Kellogg's voluntarily recalls Honey Smacks cereal over possible salmonella contamination

Salmonella outbreak linked to breakfast cereal

Kellogg Company announced Thursday it is voluntarily recalling certain boxes of Honey Smacks cereal for what it's calling a possible health risk because the product may be contaminated with salmonella. The recall comes after warnings from the Centers for Disease Control and Prevention and the U.S. Food and Drug Administration that the product likely sickened 73 people in 31 states, including 24 hospitalizations.

There have been no deaths reported so far.

The FDA says that the recalled products were distributed across the U.S. and were also sold in Guam, Saipan, Costa Rica, Guatemala, Mexico, the Caribbean and Tahiti.

180614-kelloggs-honey-smacks-recall-product-label.jpg
A look at the product and product codes associated with the voluntary recall. FDA

The FDA has provided information on the recalled products as seen in the table below:

Description (Retail)

UPC Code

Size

BEST if Used By Date

Honey Smacks (with limited distribution outside the U.S.)

3800039103

15.3 oz

JUN 14, 2018 through JUN 14, 2019

Honey Smacks

3800014810

23 oz

JUN 14, 2018 through JUN 14, 2019

The company said it's investigating a third-party manufacturer that produces the cereal. The FDA is also inspecting the facility that manufactures that specific cereal to collect additional information.
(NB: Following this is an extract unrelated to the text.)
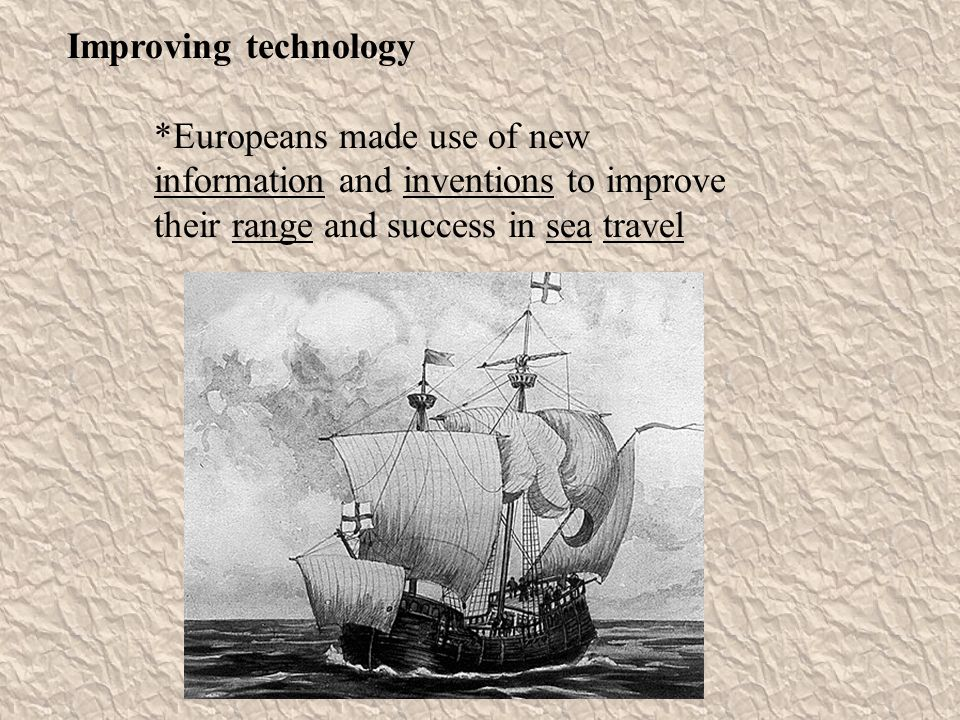 Improving technology *Europeans made use of new information and inventions to improve their range and success in sea travel.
Kellogg says consumers should discard the affected product and contact them for a full refund: 1-800-962-1413 or by visiting this website

Symptoms of salmonella

The FDA says most people infected with salmonella develop diarrhea, fever and abdominal cramps and the illness usually lasts four to seven days -- and most people recover without treatment.

The illness can cause serious and fatal infections in children, elderly and those with weakened immune systems.

In rare circumstances, infection with salmonella can result in the organism getting into the bloodstream and producing more severe illnesses, according to the FDA.